- Page
______________________________

Well she's going to be studying economics at Uni of Melb dancinggal :p

 

We talked more about the issue. I suppose she has a better understanding of the problem from my side now. However, she decided to go to the program tomorrow anyways with the guy friend - and even though I absolutely don't like the idea, I didn't disapprove. Just told her in a light hearted manner that she shouldn't sit too close to him or let others think that he's her bf :p

 

I did have a crappy dream at night..the guy sitting next to her and rubbing shoulders :sick:. I told her that too..and she just reassured me of her love for me and how she's just mine, and her love's just mine :)

 

Regarding her feelings if she were in my shoes...well to be honest I don't think I have ever put her in that position..I always tend to avoid situations where she has to be jealous of somebody else. But I asked her nevertheless to think how she would feel if she were in my position and I had just one lone female friend in the city who was becoming my lifeline out of boredom.

______________________________

- Record extracts

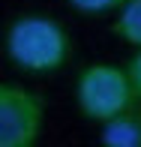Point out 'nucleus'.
<instances>
[{"mask_svg":"<svg viewBox=\"0 0 141 147\" xmlns=\"http://www.w3.org/2000/svg\"><path fill=\"white\" fill-rule=\"evenodd\" d=\"M126 75H129V81H132V90H135V96L141 99V48L129 57V63H126Z\"/></svg>","mask_w":141,"mask_h":147,"instance_id":"7","label":"nucleus"},{"mask_svg":"<svg viewBox=\"0 0 141 147\" xmlns=\"http://www.w3.org/2000/svg\"><path fill=\"white\" fill-rule=\"evenodd\" d=\"M6 54L21 72L48 75L72 57V39L48 15H21L6 30Z\"/></svg>","mask_w":141,"mask_h":147,"instance_id":"1","label":"nucleus"},{"mask_svg":"<svg viewBox=\"0 0 141 147\" xmlns=\"http://www.w3.org/2000/svg\"><path fill=\"white\" fill-rule=\"evenodd\" d=\"M66 3L81 15H105V12H117L123 0H66Z\"/></svg>","mask_w":141,"mask_h":147,"instance_id":"6","label":"nucleus"},{"mask_svg":"<svg viewBox=\"0 0 141 147\" xmlns=\"http://www.w3.org/2000/svg\"><path fill=\"white\" fill-rule=\"evenodd\" d=\"M99 141L105 147H141V105L135 102L108 123H102Z\"/></svg>","mask_w":141,"mask_h":147,"instance_id":"4","label":"nucleus"},{"mask_svg":"<svg viewBox=\"0 0 141 147\" xmlns=\"http://www.w3.org/2000/svg\"><path fill=\"white\" fill-rule=\"evenodd\" d=\"M75 99L78 111L90 123H108L111 117H117L120 111H126L129 105L138 102L132 81L126 75V69L111 63H93L78 75L75 84Z\"/></svg>","mask_w":141,"mask_h":147,"instance_id":"2","label":"nucleus"},{"mask_svg":"<svg viewBox=\"0 0 141 147\" xmlns=\"http://www.w3.org/2000/svg\"><path fill=\"white\" fill-rule=\"evenodd\" d=\"M45 99L21 84L0 81V147H33L42 135Z\"/></svg>","mask_w":141,"mask_h":147,"instance_id":"3","label":"nucleus"},{"mask_svg":"<svg viewBox=\"0 0 141 147\" xmlns=\"http://www.w3.org/2000/svg\"><path fill=\"white\" fill-rule=\"evenodd\" d=\"M114 36L123 39L132 48H141V0H123V6L117 9V18L111 24Z\"/></svg>","mask_w":141,"mask_h":147,"instance_id":"5","label":"nucleus"}]
</instances>
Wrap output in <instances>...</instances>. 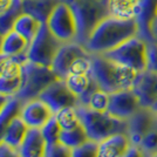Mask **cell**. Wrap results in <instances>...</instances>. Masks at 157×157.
Wrapping results in <instances>:
<instances>
[{
  "label": "cell",
  "mask_w": 157,
  "mask_h": 157,
  "mask_svg": "<svg viewBox=\"0 0 157 157\" xmlns=\"http://www.w3.org/2000/svg\"><path fill=\"white\" fill-rule=\"evenodd\" d=\"M135 35H137L135 20L117 19L109 15L95 27L85 47L90 54H105Z\"/></svg>",
  "instance_id": "obj_1"
},
{
  "label": "cell",
  "mask_w": 157,
  "mask_h": 157,
  "mask_svg": "<svg viewBox=\"0 0 157 157\" xmlns=\"http://www.w3.org/2000/svg\"><path fill=\"white\" fill-rule=\"evenodd\" d=\"M90 74L100 89L111 94L132 88L140 73L127 66L120 65L103 54H92Z\"/></svg>",
  "instance_id": "obj_2"
},
{
  "label": "cell",
  "mask_w": 157,
  "mask_h": 157,
  "mask_svg": "<svg viewBox=\"0 0 157 157\" xmlns=\"http://www.w3.org/2000/svg\"><path fill=\"white\" fill-rule=\"evenodd\" d=\"M75 15L78 44L86 46L90 34L98 24L109 17L108 0H61Z\"/></svg>",
  "instance_id": "obj_3"
},
{
  "label": "cell",
  "mask_w": 157,
  "mask_h": 157,
  "mask_svg": "<svg viewBox=\"0 0 157 157\" xmlns=\"http://www.w3.org/2000/svg\"><path fill=\"white\" fill-rule=\"evenodd\" d=\"M81 124L83 125L88 138L101 142L117 132H128V121L111 116L108 111H98L87 105H76Z\"/></svg>",
  "instance_id": "obj_4"
},
{
  "label": "cell",
  "mask_w": 157,
  "mask_h": 157,
  "mask_svg": "<svg viewBox=\"0 0 157 157\" xmlns=\"http://www.w3.org/2000/svg\"><path fill=\"white\" fill-rule=\"evenodd\" d=\"M21 76V87L15 98L22 103L38 98L48 86L59 78L51 67L34 63L28 60L22 66Z\"/></svg>",
  "instance_id": "obj_5"
},
{
  "label": "cell",
  "mask_w": 157,
  "mask_h": 157,
  "mask_svg": "<svg viewBox=\"0 0 157 157\" xmlns=\"http://www.w3.org/2000/svg\"><path fill=\"white\" fill-rule=\"evenodd\" d=\"M147 47L148 42L138 35H135L103 55L120 65L127 66L141 73L147 71Z\"/></svg>",
  "instance_id": "obj_6"
},
{
  "label": "cell",
  "mask_w": 157,
  "mask_h": 157,
  "mask_svg": "<svg viewBox=\"0 0 157 157\" xmlns=\"http://www.w3.org/2000/svg\"><path fill=\"white\" fill-rule=\"evenodd\" d=\"M63 42H61L48 28L42 24L35 38L29 44L27 51V60L34 63L51 67L56 54Z\"/></svg>",
  "instance_id": "obj_7"
},
{
  "label": "cell",
  "mask_w": 157,
  "mask_h": 157,
  "mask_svg": "<svg viewBox=\"0 0 157 157\" xmlns=\"http://www.w3.org/2000/svg\"><path fill=\"white\" fill-rule=\"evenodd\" d=\"M46 25L61 42L65 44V42L76 41L78 38L76 19L72 10L63 1H61L55 7V10L47 20Z\"/></svg>",
  "instance_id": "obj_8"
},
{
  "label": "cell",
  "mask_w": 157,
  "mask_h": 157,
  "mask_svg": "<svg viewBox=\"0 0 157 157\" xmlns=\"http://www.w3.org/2000/svg\"><path fill=\"white\" fill-rule=\"evenodd\" d=\"M40 100L46 103L55 115L61 109L67 107H76L78 103V96L69 89L65 80L58 78L40 94Z\"/></svg>",
  "instance_id": "obj_9"
},
{
  "label": "cell",
  "mask_w": 157,
  "mask_h": 157,
  "mask_svg": "<svg viewBox=\"0 0 157 157\" xmlns=\"http://www.w3.org/2000/svg\"><path fill=\"white\" fill-rule=\"evenodd\" d=\"M141 107L142 105L140 98L132 90V88H130L109 94L107 111L114 117L128 121Z\"/></svg>",
  "instance_id": "obj_10"
},
{
  "label": "cell",
  "mask_w": 157,
  "mask_h": 157,
  "mask_svg": "<svg viewBox=\"0 0 157 157\" xmlns=\"http://www.w3.org/2000/svg\"><path fill=\"white\" fill-rule=\"evenodd\" d=\"M87 54H89L87 48L83 45L78 44V41L65 42V44H62L61 48L59 49L51 68L53 69V72L56 74L58 78L65 80L69 74L73 63L78 58L87 55Z\"/></svg>",
  "instance_id": "obj_11"
},
{
  "label": "cell",
  "mask_w": 157,
  "mask_h": 157,
  "mask_svg": "<svg viewBox=\"0 0 157 157\" xmlns=\"http://www.w3.org/2000/svg\"><path fill=\"white\" fill-rule=\"evenodd\" d=\"M19 115L29 128L41 129L54 114L49 107L38 98L22 103Z\"/></svg>",
  "instance_id": "obj_12"
},
{
  "label": "cell",
  "mask_w": 157,
  "mask_h": 157,
  "mask_svg": "<svg viewBox=\"0 0 157 157\" xmlns=\"http://www.w3.org/2000/svg\"><path fill=\"white\" fill-rule=\"evenodd\" d=\"M156 114L148 107H141L129 120H128V137L130 143L140 145L142 138L150 130L155 121Z\"/></svg>",
  "instance_id": "obj_13"
},
{
  "label": "cell",
  "mask_w": 157,
  "mask_h": 157,
  "mask_svg": "<svg viewBox=\"0 0 157 157\" xmlns=\"http://www.w3.org/2000/svg\"><path fill=\"white\" fill-rule=\"evenodd\" d=\"M157 18V0H140L136 14L137 35L147 42H154L151 26Z\"/></svg>",
  "instance_id": "obj_14"
},
{
  "label": "cell",
  "mask_w": 157,
  "mask_h": 157,
  "mask_svg": "<svg viewBox=\"0 0 157 157\" xmlns=\"http://www.w3.org/2000/svg\"><path fill=\"white\" fill-rule=\"evenodd\" d=\"M132 90L140 98L142 107L150 108L157 101V74L150 71H144L138 74Z\"/></svg>",
  "instance_id": "obj_15"
},
{
  "label": "cell",
  "mask_w": 157,
  "mask_h": 157,
  "mask_svg": "<svg viewBox=\"0 0 157 157\" xmlns=\"http://www.w3.org/2000/svg\"><path fill=\"white\" fill-rule=\"evenodd\" d=\"M131 145L128 134L117 132L98 142V157H122Z\"/></svg>",
  "instance_id": "obj_16"
},
{
  "label": "cell",
  "mask_w": 157,
  "mask_h": 157,
  "mask_svg": "<svg viewBox=\"0 0 157 157\" xmlns=\"http://www.w3.org/2000/svg\"><path fill=\"white\" fill-rule=\"evenodd\" d=\"M46 141L40 129L29 128L26 137L19 147L21 157H44L46 150Z\"/></svg>",
  "instance_id": "obj_17"
},
{
  "label": "cell",
  "mask_w": 157,
  "mask_h": 157,
  "mask_svg": "<svg viewBox=\"0 0 157 157\" xmlns=\"http://www.w3.org/2000/svg\"><path fill=\"white\" fill-rule=\"evenodd\" d=\"M61 0H22L24 12L33 15L41 24H46Z\"/></svg>",
  "instance_id": "obj_18"
},
{
  "label": "cell",
  "mask_w": 157,
  "mask_h": 157,
  "mask_svg": "<svg viewBox=\"0 0 157 157\" xmlns=\"http://www.w3.org/2000/svg\"><path fill=\"white\" fill-rule=\"evenodd\" d=\"M29 47V42L22 35H20L15 31H11L4 35L2 46H1V54L6 56H15L21 54H27Z\"/></svg>",
  "instance_id": "obj_19"
},
{
  "label": "cell",
  "mask_w": 157,
  "mask_h": 157,
  "mask_svg": "<svg viewBox=\"0 0 157 157\" xmlns=\"http://www.w3.org/2000/svg\"><path fill=\"white\" fill-rule=\"evenodd\" d=\"M140 0H108L109 15L123 20L136 18Z\"/></svg>",
  "instance_id": "obj_20"
},
{
  "label": "cell",
  "mask_w": 157,
  "mask_h": 157,
  "mask_svg": "<svg viewBox=\"0 0 157 157\" xmlns=\"http://www.w3.org/2000/svg\"><path fill=\"white\" fill-rule=\"evenodd\" d=\"M29 127L25 123V121L20 117V115L15 116L13 118V121L11 122V124L7 129L4 141L6 144L19 149V147L21 145L22 141L26 137L27 132H28Z\"/></svg>",
  "instance_id": "obj_21"
},
{
  "label": "cell",
  "mask_w": 157,
  "mask_h": 157,
  "mask_svg": "<svg viewBox=\"0 0 157 157\" xmlns=\"http://www.w3.org/2000/svg\"><path fill=\"white\" fill-rule=\"evenodd\" d=\"M41 25L42 24L38 19H35L33 15L24 12L22 14H20V17L17 19L13 29L19 33L20 35H22L31 44L32 40L35 38V35L39 32Z\"/></svg>",
  "instance_id": "obj_22"
},
{
  "label": "cell",
  "mask_w": 157,
  "mask_h": 157,
  "mask_svg": "<svg viewBox=\"0 0 157 157\" xmlns=\"http://www.w3.org/2000/svg\"><path fill=\"white\" fill-rule=\"evenodd\" d=\"M21 105H22V102L19 98L12 96L8 98L6 105H4V108L0 111V143L4 141L5 134L11 122L13 121V118L19 115Z\"/></svg>",
  "instance_id": "obj_23"
},
{
  "label": "cell",
  "mask_w": 157,
  "mask_h": 157,
  "mask_svg": "<svg viewBox=\"0 0 157 157\" xmlns=\"http://www.w3.org/2000/svg\"><path fill=\"white\" fill-rule=\"evenodd\" d=\"M24 13L22 8V0H14L12 6L7 10L5 13L0 15V33L2 35L13 31L14 24L20 14Z\"/></svg>",
  "instance_id": "obj_24"
},
{
  "label": "cell",
  "mask_w": 157,
  "mask_h": 157,
  "mask_svg": "<svg viewBox=\"0 0 157 157\" xmlns=\"http://www.w3.org/2000/svg\"><path fill=\"white\" fill-rule=\"evenodd\" d=\"M89 138H88V135L86 132L83 125L80 123L78 127H75L73 129L61 131L59 142L66 145V147L71 148V149H74V148H76L78 145L87 142Z\"/></svg>",
  "instance_id": "obj_25"
},
{
  "label": "cell",
  "mask_w": 157,
  "mask_h": 157,
  "mask_svg": "<svg viewBox=\"0 0 157 157\" xmlns=\"http://www.w3.org/2000/svg\"><path fill=\"white\" fill-rule=\"evenodd\" d=\"M55 117L58 120L62 130L73 129L81 123L76 107H67V108L61 109L59 113L55 114Z\"/></svg>",
  "instance_id": "obj_26"
},
{
  "label": "cell",
  "mask_w": 157,
  "mask_h": 157,
  "mask_svg": "<svg viewBox=\"0 0 157 157\" xmlns=\"http://www.w3.org/2000/svg\"><path fill=\"white\" fill-rule=\"evenodd\" d=\"M145 152L148 157L157 154V115L155 121L151 125L150 130L147 132V135L142 138L141 143L138 145Z\"/></svg>",
  "instance_id": "obj_27"
},
{
  "label": "cell",
  "mask_w": 157,
  "mask_h": 157,
  "mask_svg": "<svg viewBox=\"0 0 157 157\" xmlns=\"http://www.w3.org/2000/svg\"><path fill=\"white\" fill-rule=\"evenodd\" d=\"M40 130H41V134H42V136L45 138L46 143L51 144V143L59 142L60 134H61L62 129H61V127H60L59 122H58V120L55 117V115H53L52 117H51V120Z\"/></svg>",
  "instance_id": "obj_28"
},
{
  "label": "cell",
  "mask_w": 157,
  "mask_h": 157,
  "mask_svg": "<svg viewBox=\"0 0 157 157\" xmlns=\"http://www.w3.org/2000/svg\"><path fill=\"white\" fill-rule=\"evenodd\" d=\"M108 103H109V94L102 89H98L92 95L87 107L98 111H107Z\"/></svg>",
  "instance_id": "obj_29"
},
{
  "label": "cell",
  "mask_w": 157,
  "mask_h": 157,
  "mask_svg": "<svg viewBox=\"0 0 157 157\" xmlns=\"http://www.w3.org/2000/svg\"><path fill=\"white\" fill-rule=\"evenodd\" d=\"M98 143L88 140L83 144L72 149V157H98Z\"/></svg>",
  "instance_id": "obj_30"
},
{
  "label": "cell",
  "mask_w": 157,
  "mask_h": 157,
  "mask_svg": "<svg viewBox=\"0 0 157 157\" xmlns=\"http://www.w3.org/2000/svg\"><path fill=\"white\" fill-rule=\"evenodd\" d=\"M44 157H72V149L60 142L47 144Z\"/></svg>",
  "instance_id": "obj_31"
},
{
  "label": "cell",
  "mask_w": 157,
  "mask_h": 157,
  "mask_svg": "<svg viewBox=\"0 0 157 157\" xmlns=\"http://www.w3.org/2000/svg\"><path fill=\"white\" fill-rule=\"evenodd\" d=\"M147 71L157 74V44L148 42L147 47Z\"/></svg>",
  "instance_id": "obj_32"
},
{
  "label": "cell",
  "mask_w": 157,
  "mask_h": 157,
  "mask_svg": "<svg viewBox=\"0 0 157 157\" xmlns=\"http://www.w3.org/2000/svg\"><path fill=\"white\" fill-rule=\"evenodd\" d=\"M0 157H21L19 149L13 148L5 142L0 143Z\"/></svg>",
  "instance_id": "obj_33"
},
{
  "label": "cell",
  "mask_w": 157,
  "mask_h": 157,
  "mask_svg": "<svg viewBox=\"0 0 157 157\" xmlns=\"http://www.w3.org/2000/svg\"><path fill=\"white\" fill-rule=\"evenodd\" d=\"M122 157H148V156L145 155V152H144L138 145L131 144L130 147L128 148V150L123 154Z\"/></svg>",
  "instance_id": "obj_34"
},
{
  "label": "cell",
  "mask_w": 157,
  "mask_h": 157,
  "mask_svg": "<svg viewBox=\"0 0 157 157\" xmlns=\"http://www.w3.org/2000/svg\"><path fill=\"white\" fill-rule=\"evenodd\" d=\"M14 0H0V15L5 13L10 7L12 6Z\"/></svg>",
  "instance_id": "obj_35"
},
{
  "label": "cell",
  "mask_w": 157,
  "mask_h": 157,
  "mask_svg": "<svg viewBox=\"0 0 157 157\" xmlns=\"http://www.w3.org/2000/svg\"><path fill=\"white\" fill-rule=\"evenodd\" d=\"M151 33H152L154 42H156L157 44V18L155 19V21L152 22V26H151Z\"/></svg>",
  "instance_id": "obj_36"
},
{
  "label": "cell",
  "mask_w": 157,
  "mask_h": 157,
  "mask_svg": "<svg viewBox=\"0 0 157 157\" xmlns=\"http://www.w3.org/2000/svg\"><path fill=\"white\" fill-rule=\"evenodd\" d=\"M8 98H7V96H5V95H1V94H0V111H1L2 108H4V105H6V102L8 101Z\"/></svg>",
  "instance_id": "obj_37"
},
{
  "label": "cell",
  "mask_w": 157,
  "mask_h": 157,
  "mask_svg": "<svg viewBox=\"0 0 157 157\" xmlns=\"http://www.w3.org/2000/svg\"><path fill=\"white\" fill-rule=\"evenodd\" d=\"M150 109L157 115V101H155V102H154V105H152L150 107Z\"/></svg>",
  "instance_id": "obj_38"
},
{
  "label": "cell",
  "mask_w": 157,
  "mask_h": 157,
  "mask_svg": "<svg viewBox=\"0 0 157 157\" xmlns=\"http://www.w3.org/2000/svg\"><path fill=\"white\" fill-rule=\"evenodd\" d=\"M2 40H4V35L0 33V54H1V46H2Z\"/></svg>",
  "instance_id": "obj_39"
},
{
  "label": "cell",
  "mask_w": 157,
  "mask_h": 157,
  "mask_svg": "<svg viewBox=\"0 0 157 157\" xmlns=\"http://www.w3.org/2000/svg\"><path fill=\"white\" fill-rule=\"evenodd\" d=\"M150 157H157V154H155V155H152V156H150Z\"/></svg>",
  "instance_id": "obj_40"
}]
</instances>
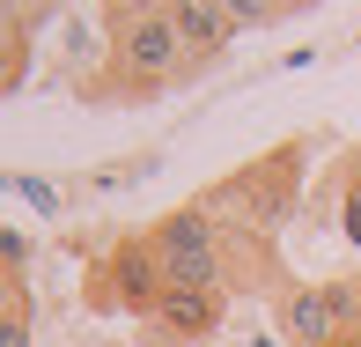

______________________________

- Exercise set
A. In the post, what subject is she going to study, and at which university?
B. Copy the stretch of the post from "I did have a" through "just mine :)".

- Task responses
A. Economics at Uni of Melb.

B.
I did have a crappy dream at night..the guy sitting next to her and rubbing shoulders :sick:. I told her that too..and she just reassured me of her love for me and how she's just mine, and her love's just mine :)